Hilla Rebay [Editor]: KANDINSKY. New York Solomon R. Guggenheim Foundation, 1945. First edition. Folio. Decorated paper covered boards. 48 pp. 9 tipped in plates. 10 black and white images. 5 essays by Kandinsky. Elaborate design and production. Edges chipped and worn. Covers rubbed. Large gift inscription "Merry Xmas '45 / to the [Morton] / Goldsholl Studio / from Adele and Sydney Roth" on front free endpaper. A good copy of this fragile, oversized publication.

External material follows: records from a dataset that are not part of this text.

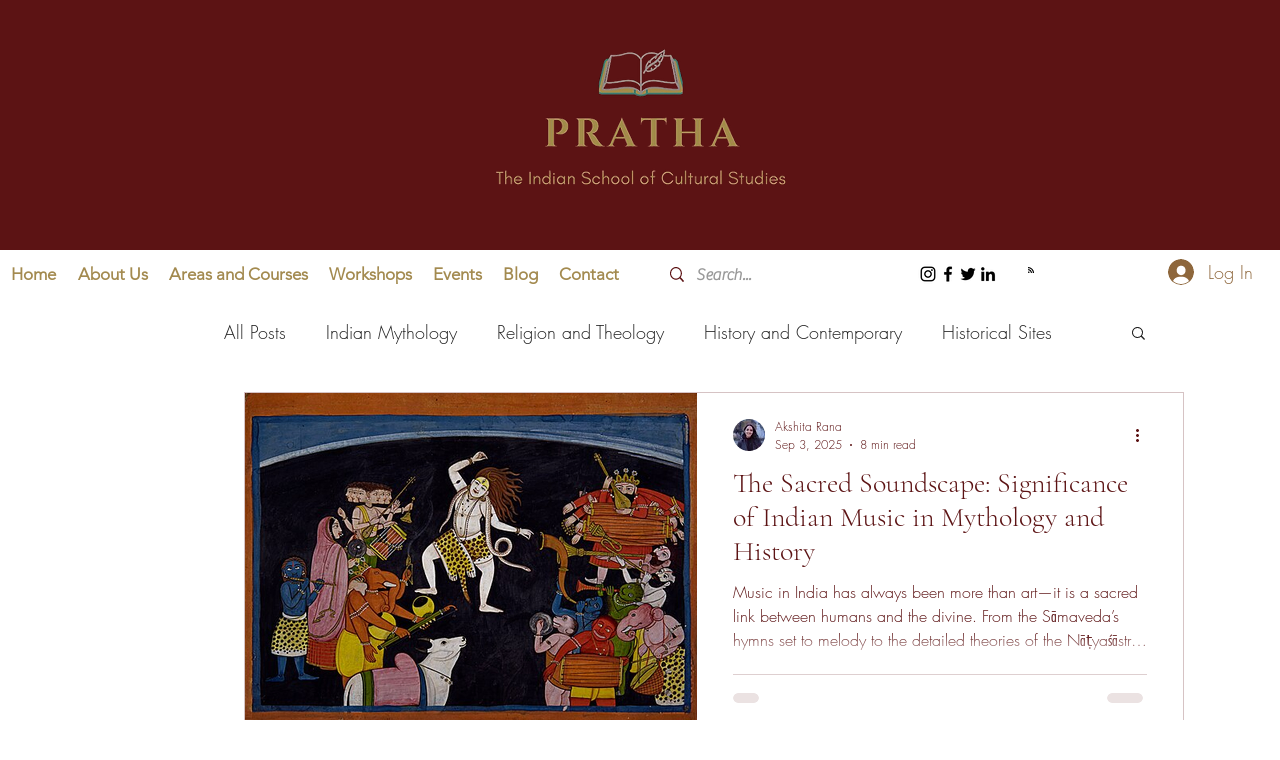

--- FILE ---
content_type: text/html; charset=utf-8
request_url: https://www.google.com/recaptcha/api2/aframe
body_size: 267
content:
<!DOCTYPE HTML><html><head><meta http-equiv="content-type" content="text/html; charset=UTF-8"></head><body><script nonce="hbUFhu2ruRle-kbZKpOhww">/** Anti-fraud and anti-abuse applications only. See google.com/recaptcha */ try{var clients={'sodar':'https://pagead2.googlesyndication.com/pagead/sodar?'};window.addEventListener("message",function(a){try{if(a.source===window.parent){var b=JSON.parse(a.data);var c=clients[b['id']];if(c){var d=document.createElement('img');d.src=c+b['params']+'&rc='+(localStorage.getItem("rc::a")?sessionStorage.getItem("rc::b"):"");window.document.body.appendChild(d);sessionStorage.setItem("rc::e",parseInt(sessionStorage.getItem("rc::e")||0)+1);localStorage.setItem("rc::h",'1768729788527');}}}catch(b){}});window.parent.postMessage("_grecaptcha_ready", "*");}catch(b){}</script></body></html>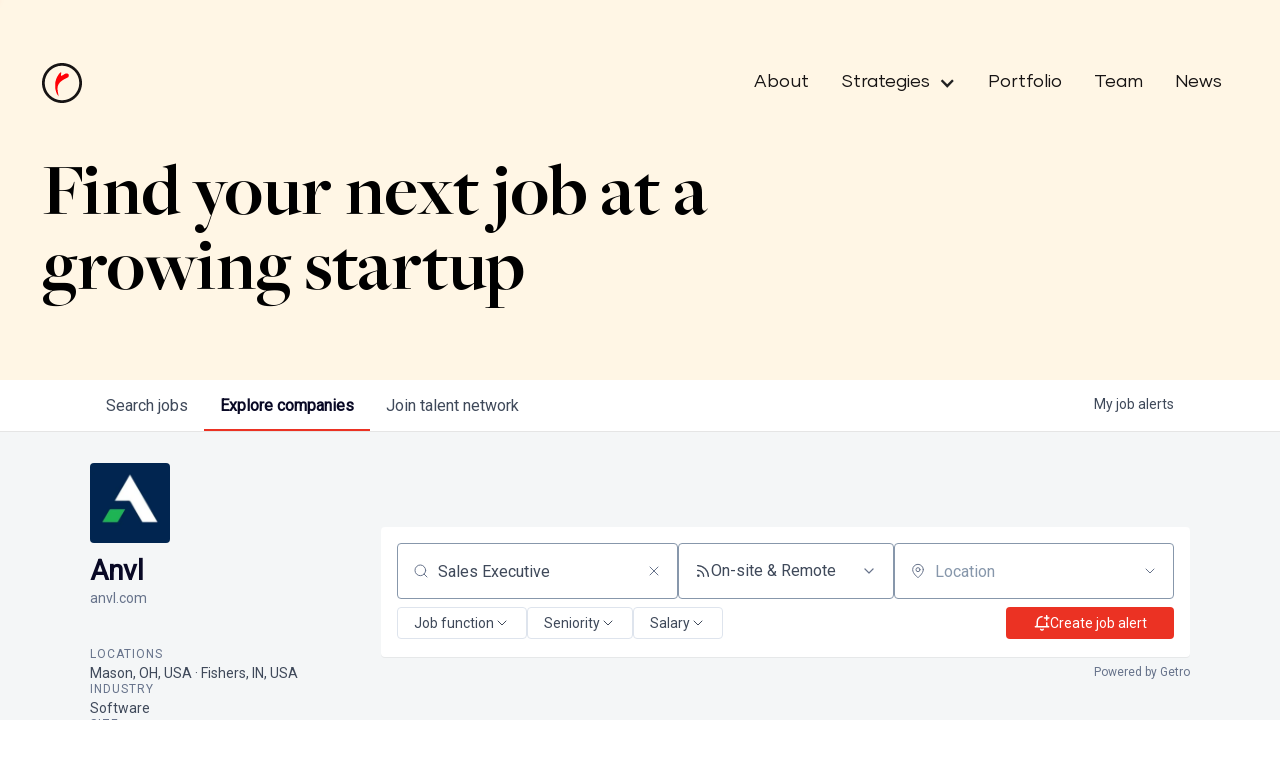

--- FILE ---
content_type: image/svg+xml
request_url: https://cdn-customers.getro.com/revolution/images/nav-logo.svg
body_size: 305
content:
<svg width="24" height="24" viewBox="0 0 24 24" fill="none" xmlns="http://www.w3.org/2000/svg">
<path d="M9.95292 19.6354C8.79753 14.243 9.01753 12.5461 12.8575 10.0061C13.2883 9.72151 13.8191 9.47843 14.3314 9.24458C14.9745 8.95074 15.5283 8.69843 15.7652 8.41381C16.2298 7.85535 16.2606 7.19228 15.8406 6.72612C15.3821 6.21381 14.4283 6.02458 13.3268 6.75227C12.4037 7.36304 11.6729 7.84612 11.4698 7.71074C11.2729 7.57997 11.4083 6.76151 11.5652 5.93228V5.92304L11.5668 5.91381C11.5621 5.63535 11.3991 5.60304 11.3298 5.60304C10.936 5.59843 10.0975 6.55535 9.37907 7.8292C8.85292 8.76151 7.95907 10.64 7.876 12.74C7.77446 15.3 8.30061 17.0569 8.75907 18.0815C9.1483 18.9477 9.46061 19.32 9.79446 19.7138L10.0283 19.9907L9.95292 19.6354Z" fill="#FF0005"/>
<path d="M1.63692 12C1.63692 6.28615 6.28615 1.63692 12 1.63692C17.7138 1.63692 22.3631 6.28615 22.3631 12C22.3631 17.7138 17.7138 22.3631 12 22.3631C6.28615 22.3631 1.63692 17.7138 1.63692 12ZM0 12C0 18.6169 5.38308 24 12 24C18.6169 24 24 18.6169 24 12C24 5.38308 18.6169 0 12 0C5.38308 0 0 5.38308 0 12Z" fill="#171414"/>
</svg>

10.25 x 13.75 hardcover book with 48 pages, 9 tipped in plates and 10 black and white images. Published on the occasion of the Kandinsky Memorial Exhibition, Museum of Non-Objective Paintings [March 15 - May 15, 1945]. The Guggenheim Foundation presented a survey of the artist's paintings and writings, arranged and edited by Museum Director Hilla Rebay. The exhibition was organized by Rebay, in her capacity as curator of the collection of Solomon R. Guggenheim. Rebay was the founder of the Museum of Non-Objective Painting, the forerunner to today's Solomon R. Guggenheim Museum.

Kandinsky once said that "The more frightening the world becomes . . . the more art becomes abstract." Working your way through his beginnings of his career to the end in this compendium, you can only conclude that as the world must have become more and more frightening to him. Funny to think that some people find abstraction threatening.